Isotopologue Molecular Mass Probability Mass Spec Intensity
$^1H^1H^{16}O$ $1.007825 + 1.007825 + 16.99913=19.01478$ $.99985^2 \times .99762=.9973207$ 1
$^1H^1H^{18}O$ $1.007825 + 1.007825 + 17.99916=20.01481$ $.99985^2 \times .002=.002$ 0.002005373
$^2H^1H^{16}O$ $2.014102 + 1.007825 + 16.99913=20.02106$ $2\times .00015 \times .99985 \times .99762=.0003$ 0.0003008059
... ... ... ...

We don't really want to go over all the combinations as most of them are too rare. In the example above only the primary isotopologue is interesting, the rest can be ignored in most situations. But in larger molecules we may be interested in a couple of dozens of isotopologues. Thus we need a way to list the ones that we'll be interested in. The naive approach will result in a quadratic algorithm which is too slow for large molecules.

Implementation

This library is a wrapper around Multinomial selection where most of the combinatorics is concentrated.
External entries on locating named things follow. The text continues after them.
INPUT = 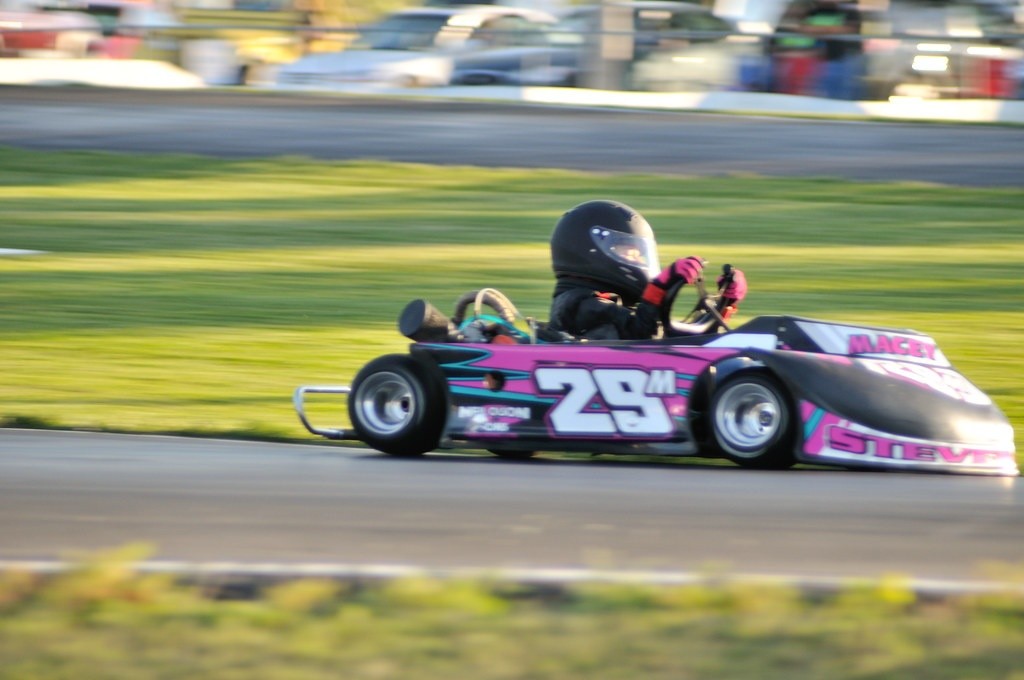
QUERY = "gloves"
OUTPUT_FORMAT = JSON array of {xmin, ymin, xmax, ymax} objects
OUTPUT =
[
  {"xmin": 653, "ymin": 256, "xmax": 704, "ymax": 294},
  {"xmin": 716, "ymin": 269, "xmax": 747, "ymax": 302}
]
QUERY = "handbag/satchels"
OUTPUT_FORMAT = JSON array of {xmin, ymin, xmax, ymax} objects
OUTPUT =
[{"xmin": 461, "ymin": 288, "xmax": 534, "ymax": 345}]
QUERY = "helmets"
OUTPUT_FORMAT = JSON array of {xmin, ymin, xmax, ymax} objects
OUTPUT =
[{"xmin": 550, "ymin": 200, "xmax": 661, "ymax": 296}]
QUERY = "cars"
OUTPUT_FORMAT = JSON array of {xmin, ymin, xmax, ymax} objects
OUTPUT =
[{"xmin": 1, "ymin": 0, "xmax": 1023, "ymax": 94}]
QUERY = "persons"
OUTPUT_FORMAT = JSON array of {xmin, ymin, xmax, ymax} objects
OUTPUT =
[
  {"xmin": 734, "ymin": 0, "xmax": 868, "ymax": 101},
  {"xmin": 547, "ymin": 200, "xmax": 748, "ymax": 341}
]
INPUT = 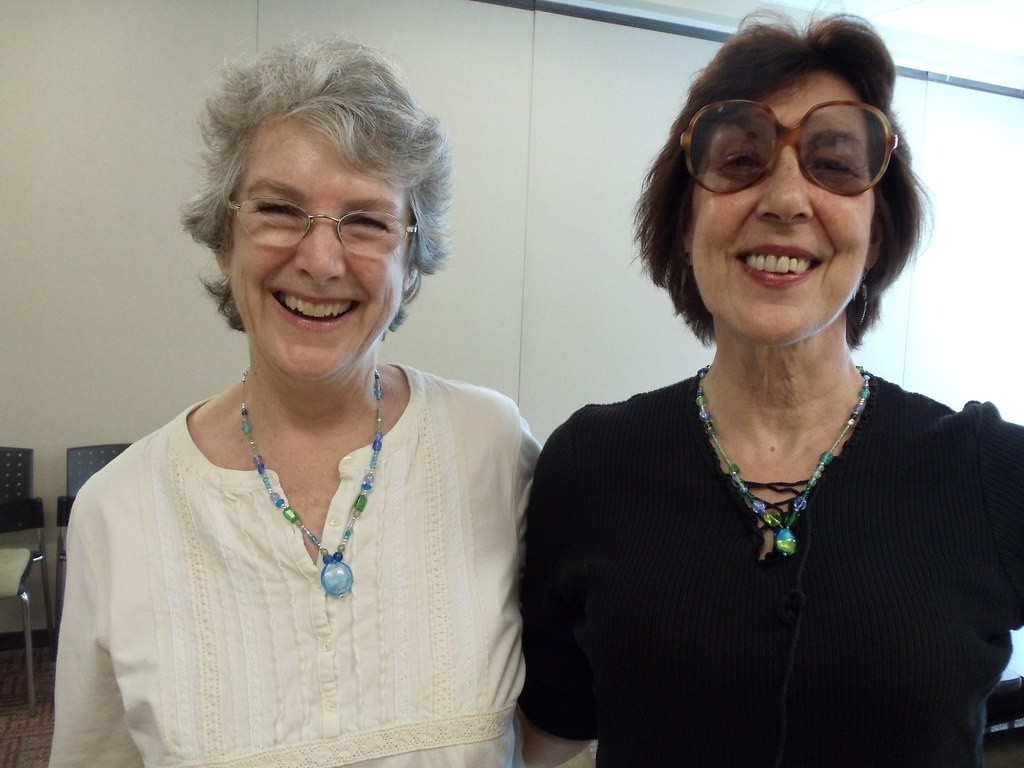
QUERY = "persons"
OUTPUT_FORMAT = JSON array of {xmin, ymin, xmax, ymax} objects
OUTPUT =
[
  {"xmin": 514, "ymin": 2, "xmax": 1023, "ymax": 768},
  {"xmin": 43, "ymin": 26, "xmax": 596, "ymax": 768}
]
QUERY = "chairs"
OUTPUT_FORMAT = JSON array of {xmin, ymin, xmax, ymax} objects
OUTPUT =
[
  {"xmin": 56, "ymin": 442, "xmax": 136, "ymax": 644},
  {"xmin": 0, "ymin": 445, "xmax": 57, "ymax": 662}
]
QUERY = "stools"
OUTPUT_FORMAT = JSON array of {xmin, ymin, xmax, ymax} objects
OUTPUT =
[{"xmin": 0, "ymin": 547, "xmax": 38, "ymax": 714}]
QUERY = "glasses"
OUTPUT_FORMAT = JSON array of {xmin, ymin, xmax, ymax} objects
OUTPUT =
[
  {"xmin": 225, "ymin": 196, "xmax": 419, "ymax": 256},
  {"xmin": 680, "ymin": 99, "xmax": 899, "ymax": 195}
]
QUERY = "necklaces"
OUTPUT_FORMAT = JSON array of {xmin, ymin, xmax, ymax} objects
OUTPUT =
[
  {"xmin": 694, "ymin": 363, "xmax": 872, "ymax": 558},
  {"xmin": 241, "ymin": 363, "xmax": 384, "ymax": 597}
]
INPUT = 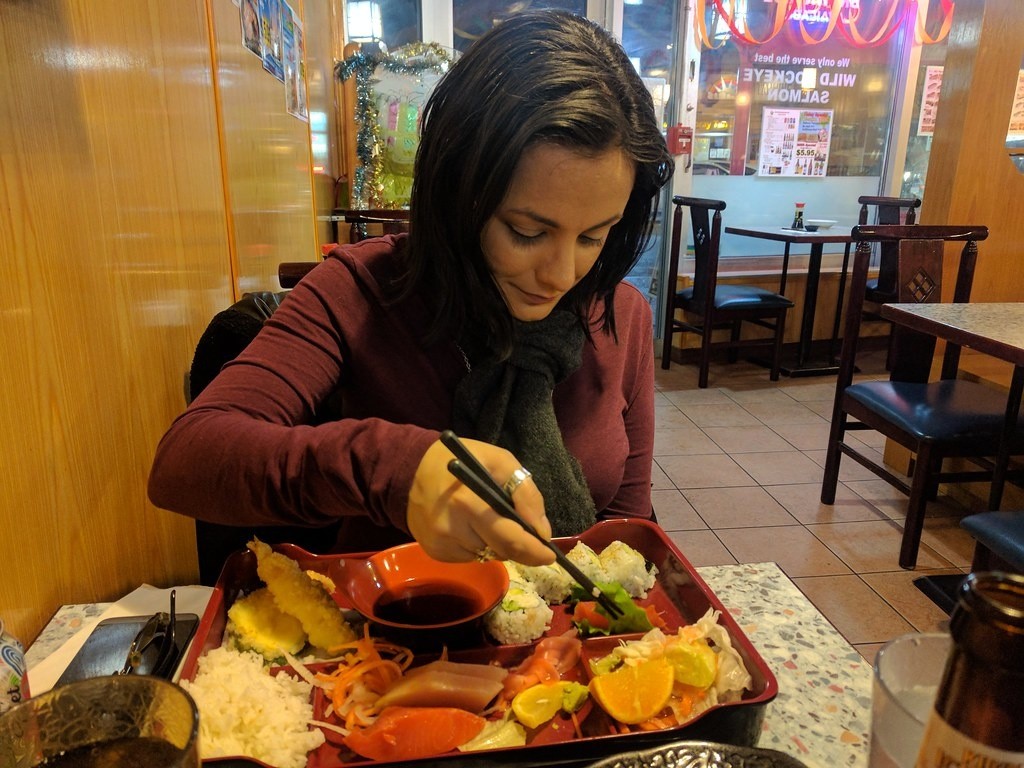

That library is more generic and can be used outside of chemistry/isotopes context.

Outside of chemistry getting this problem mostly boils down to selecting most probable events out of a multinomial. In math terms getting all possible isotopes and their masses can be represented with this formula:

$$ \text{Distribution of isotopologues}=(a_{1}m^{\alpha_1}+a_{2}m^{\alpha_2}+...+a_{n}m^{\alpha_n})^A(b_{1}m^{\beta_1}+b_{2}m^{\beta_2}+...+b_{n}m^{\beta_n})^B $$

where

  • $a1$, $a2$ are probabilities of the 1st and 2nd isotope of first element (basically $p(^1H)$, $p(^2H)$ in our example at the top) and $b_1$, $b_2$ are isotopes of the 2nd element (it's $p(^{16}O)$ and $p(^{18}O)$ probabilities).
  • $\alpha_1$, $\alpha_2$ are molecular masses of those isotopes
  • $A$ and $B$ is the number of repeats of these elements (2 and 1 in our example).

Try it for $H_2O$ and you'll see that the probabilities will turn out just right as they are multiplied, while the $\alpha_n$ powers will be added - which represents the mass of a given isotopologue.